Document extract:
Presenting at Yale’s Digital Humanities Lab

VEP’s own Heather Froehlich recently presented at the Yale Digital Humanities Lab! Here is what Heather has to say about her presentations:

On the kind invitation of Cathy DeRose, an alumnus of Visualising English Print, I was a visitor at the Yale Digital Humanities Lab last week. While there I gave two presentations: one, a paper about some of my research involving EEBO-TCP and the other a 3 hour masterclass on ways of using and accessing EEBO-TCP phase I. It was a real pleasure to spend a few days with the very keen members of the digital humanities community at Yale.

Source material:
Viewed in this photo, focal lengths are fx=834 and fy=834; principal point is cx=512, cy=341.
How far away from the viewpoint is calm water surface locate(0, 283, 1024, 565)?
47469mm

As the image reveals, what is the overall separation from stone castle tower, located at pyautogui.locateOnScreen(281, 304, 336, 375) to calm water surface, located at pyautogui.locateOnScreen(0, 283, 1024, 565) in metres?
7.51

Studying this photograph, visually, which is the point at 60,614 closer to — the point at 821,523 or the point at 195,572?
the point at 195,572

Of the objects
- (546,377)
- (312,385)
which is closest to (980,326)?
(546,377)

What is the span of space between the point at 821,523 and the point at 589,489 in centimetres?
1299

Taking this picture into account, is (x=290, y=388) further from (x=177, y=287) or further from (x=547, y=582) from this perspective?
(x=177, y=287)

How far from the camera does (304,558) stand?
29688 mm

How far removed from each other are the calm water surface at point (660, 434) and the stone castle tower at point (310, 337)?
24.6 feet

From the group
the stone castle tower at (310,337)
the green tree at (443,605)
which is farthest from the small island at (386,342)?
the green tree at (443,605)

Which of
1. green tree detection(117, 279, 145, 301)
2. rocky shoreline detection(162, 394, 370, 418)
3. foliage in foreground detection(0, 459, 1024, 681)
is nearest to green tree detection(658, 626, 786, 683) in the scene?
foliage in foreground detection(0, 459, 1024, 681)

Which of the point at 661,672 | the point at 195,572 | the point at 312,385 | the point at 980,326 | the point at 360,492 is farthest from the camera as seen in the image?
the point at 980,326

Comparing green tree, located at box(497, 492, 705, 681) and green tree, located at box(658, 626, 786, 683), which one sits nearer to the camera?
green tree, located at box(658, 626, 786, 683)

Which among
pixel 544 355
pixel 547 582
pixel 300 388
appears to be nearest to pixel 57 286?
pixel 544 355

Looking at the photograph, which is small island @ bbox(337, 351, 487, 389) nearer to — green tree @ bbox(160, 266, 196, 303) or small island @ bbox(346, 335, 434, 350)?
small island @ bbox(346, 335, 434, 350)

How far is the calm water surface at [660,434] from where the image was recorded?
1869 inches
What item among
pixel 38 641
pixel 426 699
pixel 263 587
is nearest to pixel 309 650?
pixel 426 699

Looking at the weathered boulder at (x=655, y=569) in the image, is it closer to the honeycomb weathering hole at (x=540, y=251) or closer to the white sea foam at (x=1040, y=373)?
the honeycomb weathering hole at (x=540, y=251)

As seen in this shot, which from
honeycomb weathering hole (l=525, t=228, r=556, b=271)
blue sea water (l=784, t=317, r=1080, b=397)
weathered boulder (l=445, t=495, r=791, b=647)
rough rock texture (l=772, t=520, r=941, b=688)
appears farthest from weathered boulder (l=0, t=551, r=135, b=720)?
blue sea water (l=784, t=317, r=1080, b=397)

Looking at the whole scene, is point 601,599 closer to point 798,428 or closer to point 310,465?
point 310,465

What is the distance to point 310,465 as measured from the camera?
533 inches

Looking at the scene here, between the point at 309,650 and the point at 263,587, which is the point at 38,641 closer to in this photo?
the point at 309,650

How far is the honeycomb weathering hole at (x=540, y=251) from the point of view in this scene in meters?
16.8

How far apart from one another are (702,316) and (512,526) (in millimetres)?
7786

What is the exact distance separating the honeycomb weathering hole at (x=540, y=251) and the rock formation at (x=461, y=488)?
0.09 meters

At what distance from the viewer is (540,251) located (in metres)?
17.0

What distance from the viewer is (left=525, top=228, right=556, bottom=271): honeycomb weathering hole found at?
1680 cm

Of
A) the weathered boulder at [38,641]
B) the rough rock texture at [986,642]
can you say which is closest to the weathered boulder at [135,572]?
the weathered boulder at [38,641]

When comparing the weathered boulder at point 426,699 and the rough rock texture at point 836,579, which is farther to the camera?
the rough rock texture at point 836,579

Exercises to complete:
- a) In the post about the Yale Digital Humanities Lab visit, how long was the masterclass on EEBO-TCP phase I?
- b) Put this sentence from the Yale lab post into Spanish: "It was a real pleasure to spend a few days with the very keen members of the digital humanities community at Yale."
- c) Carry the post about the Yale Digital Humanities Lab visit on from its last sentence.

Task results:
- a) 3 hours.

- b) Fue un verdadero placer pasar unos días con los miembros, muy entusiastas, de la comunidad de humanidades digitales de Yale.

- c)
In the workshop, we primarily discussed what makes EEBO-TCP’s many entrypoints different to the Early English Books Online images in addition to best practices for accessing and using EEBO-TCP. My main goal was to highlight the fact that sure, you can download all the texts yourself, clean them up yourself, and then start the research process… or you can take advantage of a lot of hard work that others have done and start conducting your research without the stress of doing it all yourself. First I introduced the difference between the TCP transcriptions and the Chadwyck-Healy images, familarising participants with the online repository of EEBO-TCP transcriptions and exploring their relationship to searchable features users are already used to interacting with on the Chadwyck Healy search interface.

We also discussed and practiced using several front ends, including the CQPweb interface for EEBO-TCP and the BYU corpora’s incomplete version to identify potential variant spellings, as well as the Early Print Ngram viewer for EEBO-TCP phase I to trace most frequently used variants and concepts. We also discussed the benefits of using historical data such as the Historical Thesaurus of the Oxford English Dictionary, all ways that I and other members of Visualising English Print have used in our research.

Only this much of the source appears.